Se lo sfondo è uno Stato sociale al collasso, incapace di far fronte alle promesse fatte alle proprie stesse popolazioni, la Silicon Valley ci offre una nuova rete di protezione sociale: magari dovremo vendere la macchina e saremo sommersi dai debiti, ma avremo sempre accesso a Spotify e Google.
Secondo la tesi di Morozov, se Wall Street è la personificazione del neocapitalismo più rozzo e avido, la Silicon Valley è la sua versione più gentile e aggressivamente decisa a «creare mercati a partire da qualunque cosa».
La crisi finanziaria globale – e il conseguente salvataggio delle banche – ha fatto collassare ciò che rimaneva dello Stato sociale, dinamica che ha mutilato – talvolta fino a far scomparire – il settore pubblico.
La sharing economy, l’empowerment, le smart cities, la smartification della vita quotidiana, i cool tools e altre decine di termini importati dall’inglese commerciale sono, a parere di Morozov, altrettanti modi per mistificare il reale, presentando una versione moderna e accettabile di una sconfitta che sostituisce, soprattutto nella mente del consumatore, i servizi reali e tangibili con “servizi” virtuali. Buon esempio, pensando alla situazione italiana, potrebbe essere quello di barattare un posto all’asilo nido in cambio della disponibilità a prendersi cura a rotazione, da parte di altre madri o padri, del pargolo in oggetto, una soluzione capace di azzerare i costi in termini di tasse – rendendo disponibili ulteriori risorse per le imprese – e addossando ulteriori responsabilità a carico della comunità civile.

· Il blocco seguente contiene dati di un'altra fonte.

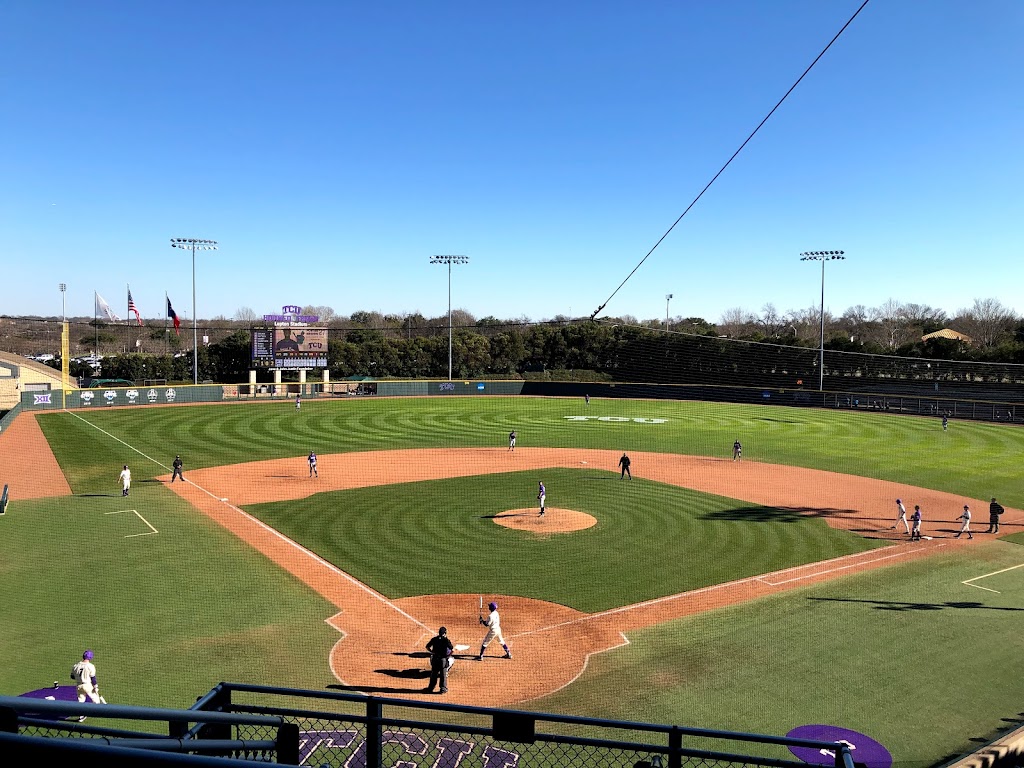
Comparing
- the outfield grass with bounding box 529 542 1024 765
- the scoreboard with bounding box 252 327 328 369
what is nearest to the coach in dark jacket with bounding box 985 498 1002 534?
the outfield grass with bounding box 529 542 1024 765

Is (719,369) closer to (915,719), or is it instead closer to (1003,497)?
(1003,497)

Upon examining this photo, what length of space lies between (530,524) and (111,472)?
20.8 m

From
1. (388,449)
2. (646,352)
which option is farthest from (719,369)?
(388,449)

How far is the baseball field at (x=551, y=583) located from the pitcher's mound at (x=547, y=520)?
0.46 ft

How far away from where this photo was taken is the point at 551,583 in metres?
17.1

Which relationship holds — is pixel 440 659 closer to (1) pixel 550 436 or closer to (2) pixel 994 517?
(2) pixel 994 517

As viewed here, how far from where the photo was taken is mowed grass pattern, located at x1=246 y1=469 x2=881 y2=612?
56.3 ft

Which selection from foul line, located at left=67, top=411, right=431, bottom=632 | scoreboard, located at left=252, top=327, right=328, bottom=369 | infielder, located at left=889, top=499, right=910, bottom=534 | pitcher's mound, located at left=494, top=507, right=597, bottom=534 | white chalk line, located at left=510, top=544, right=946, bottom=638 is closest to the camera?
white chalk line, located at left=510, top=544, right=946, bottom=638

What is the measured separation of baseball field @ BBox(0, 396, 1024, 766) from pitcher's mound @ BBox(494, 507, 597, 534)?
140 mm

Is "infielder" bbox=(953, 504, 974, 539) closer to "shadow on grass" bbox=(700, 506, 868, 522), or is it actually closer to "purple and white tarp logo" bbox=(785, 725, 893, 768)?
"shadow on grass" bbox=(700, 506, 868, 522)

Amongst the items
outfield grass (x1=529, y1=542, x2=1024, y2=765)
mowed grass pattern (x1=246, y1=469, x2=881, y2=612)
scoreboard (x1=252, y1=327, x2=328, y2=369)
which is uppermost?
scoreboard (x1=252, y1=327, x2=328, y2=369)

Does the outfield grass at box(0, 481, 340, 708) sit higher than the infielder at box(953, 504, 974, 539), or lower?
lower

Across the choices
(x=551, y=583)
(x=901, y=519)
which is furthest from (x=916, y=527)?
(x=551, y=583)

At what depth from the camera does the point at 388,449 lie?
1553 inches
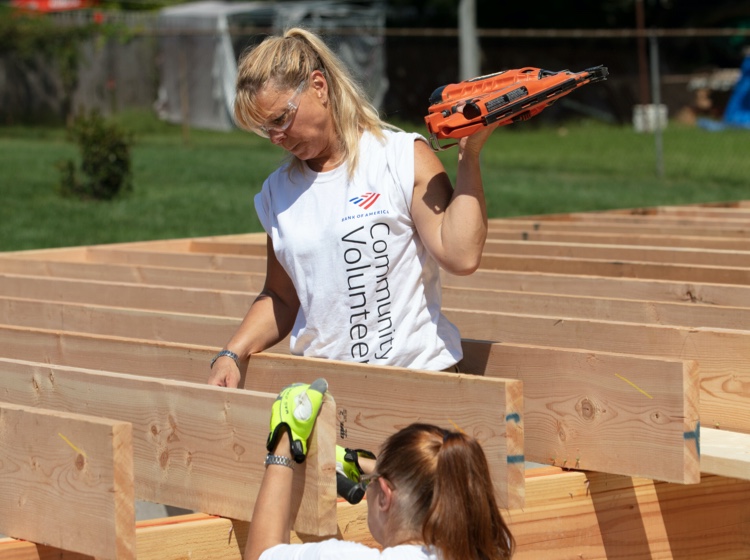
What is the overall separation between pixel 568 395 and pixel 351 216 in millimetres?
810

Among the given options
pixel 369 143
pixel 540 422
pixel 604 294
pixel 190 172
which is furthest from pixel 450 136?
pixel 190 172

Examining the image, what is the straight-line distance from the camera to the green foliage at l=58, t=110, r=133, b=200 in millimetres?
12836

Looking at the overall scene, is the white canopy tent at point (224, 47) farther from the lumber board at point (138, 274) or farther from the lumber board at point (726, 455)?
the lumber board at point (726, 455)

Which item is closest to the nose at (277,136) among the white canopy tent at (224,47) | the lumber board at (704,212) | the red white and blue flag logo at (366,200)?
the red white and blue flag logo at (366,200)

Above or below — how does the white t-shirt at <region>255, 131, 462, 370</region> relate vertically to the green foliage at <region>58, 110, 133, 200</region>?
below

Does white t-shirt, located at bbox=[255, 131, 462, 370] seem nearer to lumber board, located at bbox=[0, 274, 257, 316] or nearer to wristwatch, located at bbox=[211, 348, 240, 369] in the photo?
wristwatch, located at bbox=[211, 348, 240, 369]

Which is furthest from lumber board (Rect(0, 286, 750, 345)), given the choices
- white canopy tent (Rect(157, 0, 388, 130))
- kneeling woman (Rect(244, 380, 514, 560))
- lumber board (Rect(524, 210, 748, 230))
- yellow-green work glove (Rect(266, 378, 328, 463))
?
white canopy tent (Rect(157, 0, 388, 130))

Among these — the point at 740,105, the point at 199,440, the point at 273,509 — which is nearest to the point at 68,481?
the point at 199,440

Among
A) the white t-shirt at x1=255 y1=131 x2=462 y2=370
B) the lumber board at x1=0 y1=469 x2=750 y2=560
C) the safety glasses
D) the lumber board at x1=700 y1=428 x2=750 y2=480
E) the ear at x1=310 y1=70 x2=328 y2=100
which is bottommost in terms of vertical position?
the lumber board at x1=0 y1=469 x2=750 y2=560

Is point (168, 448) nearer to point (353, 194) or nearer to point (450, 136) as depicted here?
point (353, 194)

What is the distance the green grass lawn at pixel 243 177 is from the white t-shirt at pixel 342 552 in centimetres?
781

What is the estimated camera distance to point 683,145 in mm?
21219

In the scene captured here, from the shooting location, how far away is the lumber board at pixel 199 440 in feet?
9.03

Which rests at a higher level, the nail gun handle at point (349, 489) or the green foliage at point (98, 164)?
the green foliage at point (98, 164)
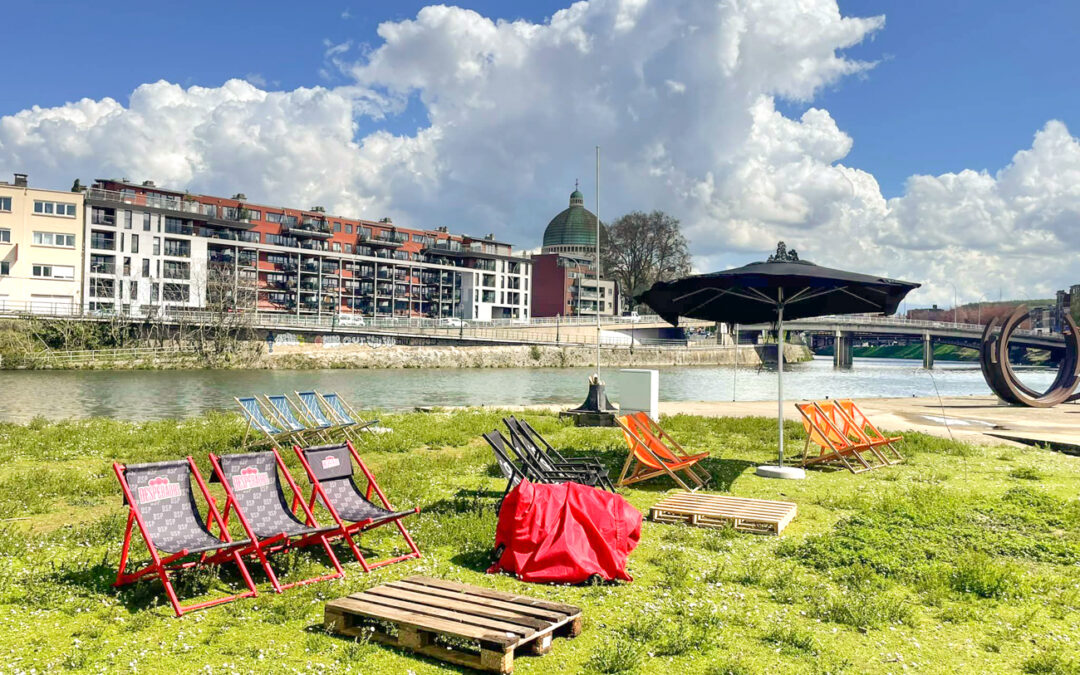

Ed è proprio la nostra capacità di autosfruttamento a favore del mondo dell’onnipresente impresa, anzi, della digital enterprise, l’elemento che più spesso ritorna nel libro di Morozov, insieme alla curiosa invocazione al ritorno della noia nell’accezione citata da Siegfried Kracauer nel 1924:
[La noia] era invece vera e propria politica, dal momento che consentiva di gettare uno sguardo su un universo temporale diverso, sviluppare spiegazioni alternative alle nostre difficoltà, perfino osare il sogno di futuri differenti.
Quasi fatale il riferimento, nel capitolo «Disconnettersi basta», al libro di David Eggers, Il Cerchio: «Quando si vive ancorati solo al presente […] è semplice scambiare una costante invasione del nuovo – a suon di aggiornamenti di stato, tweet, e-mail –per una rottura radicale rispetto a tutto ciò che è stato in precedenza».
La nostra personale “visibilità”, ovvero la nostra possibilità di assumere comportamenti “prevedibili” sulla base della neonata “Fisica Sociale” – ovvero lo studio delle nostre relazioni sociali e la possibilità di fornire incentivi ad hoc per riuscire ad affrontare problemi sociali finora trascurati –, finisce per determinare
[…] una profonda asimmetria epistemica. L’iper-visibilità del singolo – registrata da ogni sorta di dispositivo intelligente – va di pari passo con la crescente iper-invisibilità di tutti gli altri attori. I governi continuano a secretare sempre più documenti e appaltano lo proprie funzioni a società private non tenute a ubbidire alle leggi sulla libertà di informazione. Le aziende private fanno di tutto per insabbiare le reali conseguenze delle loro attività e diffondono deliberatamente ignoranza, finanziando ricerche pseudo-scientifiche di dubbia affidabilità. E Wall Street produce in serie strumenti così poco trasparenti da sfuggire a qualsiasi tentativo di comprensione.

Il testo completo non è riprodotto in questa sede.